Rewrite the data below, replacing every occurrence of "person in yellow jacket" with "pedestrian in yellow jacket" and leaving everything else unchanged. Omit the pictures from your answer.
>>>>
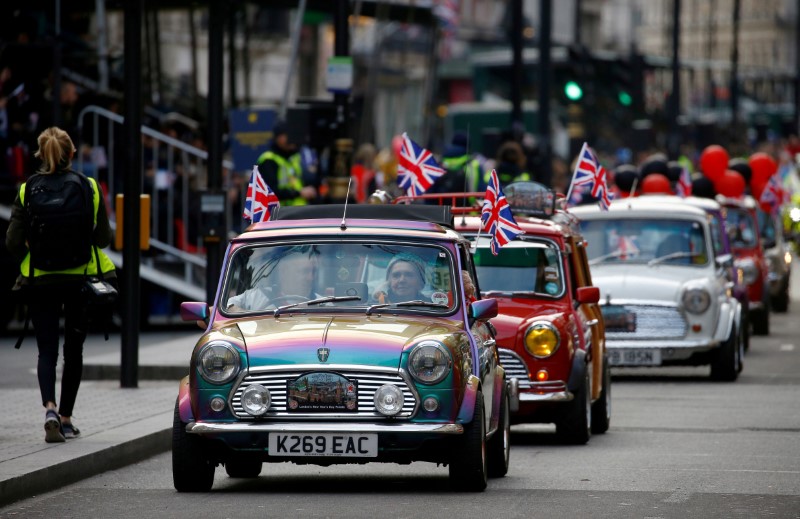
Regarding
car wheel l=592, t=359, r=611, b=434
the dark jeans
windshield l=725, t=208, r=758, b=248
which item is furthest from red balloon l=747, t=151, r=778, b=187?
the dark jeans

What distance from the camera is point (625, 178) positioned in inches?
1081

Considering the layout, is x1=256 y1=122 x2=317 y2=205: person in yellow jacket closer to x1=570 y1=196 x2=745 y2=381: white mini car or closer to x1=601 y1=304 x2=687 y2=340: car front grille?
x1=570 y1=196 x2=745 y2=381: white mini car

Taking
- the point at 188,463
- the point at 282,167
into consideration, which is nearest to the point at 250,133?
the point at 282,167

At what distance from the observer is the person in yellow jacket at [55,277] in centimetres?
1275

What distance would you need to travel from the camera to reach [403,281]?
1155 centimetres

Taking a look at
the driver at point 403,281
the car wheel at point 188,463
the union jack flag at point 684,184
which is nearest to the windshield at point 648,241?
the union jack flag at point 684,184

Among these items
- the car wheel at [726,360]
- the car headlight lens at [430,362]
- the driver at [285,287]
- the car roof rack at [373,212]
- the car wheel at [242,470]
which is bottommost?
the car wheel at [726,360]

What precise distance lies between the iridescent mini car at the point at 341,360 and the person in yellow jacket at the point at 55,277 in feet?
4.56

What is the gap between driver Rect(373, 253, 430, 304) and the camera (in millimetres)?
11516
<<<<
• Solution
Regarding
car wheel l=592, t=359, r=611, b=434
the dark jeans
windshield l=725, t=208, r=758, b=248
which item is furthest from red balloon l=747, t=151, r=778, b=187?
the dark jeans

What distance from the camera is point (625, 178) positioned in inches?
1081

Considering the layout, is x1=256 y1=122 x2=317 y2=205: pedestrian in yellow jacket closer to x1=570 y1=196 x2=745 y2=381: white mini car or closer to x1=601 y1=304 x2=687 y2=340: car front grille?
x1=570 y1=196 x2=745 y2=381: white mini car

Taking
- the point at 188,463
- the point at 282,167
into consideration, which is nearest to the point at 250,133?
the point at 282,167

At what distance from the observer is the pedestrian in yellow jacket at [55,277] in centimetres?
1275

What distance would you need to travel from the camera to reach [403,281]?
1155 centimetres

Taking a look at
the driver at point 403,281
the car wheel at point 188,463
the union jack flag at point 684,184
which is nearest to the windshield at point 648,241?
the union jack flag at point 684,184

Among these items
- the car wheel at [726,360]
- the car headlight lens at [430,362]
- the driver at [285,287]
- the car roof rack at [373,212]
- the car wheel at [242,470]
which is bottommost?
the car wheel at [726,360]

What precise distance lies between the iridescent mini car at the point at 341,360 and the pedestrian in yellow jacket at the point at 55,277 in feet?
4.56

What is the gap between driver Rect(373, 253, 430, 304) and the camera (in millimetres)?
11516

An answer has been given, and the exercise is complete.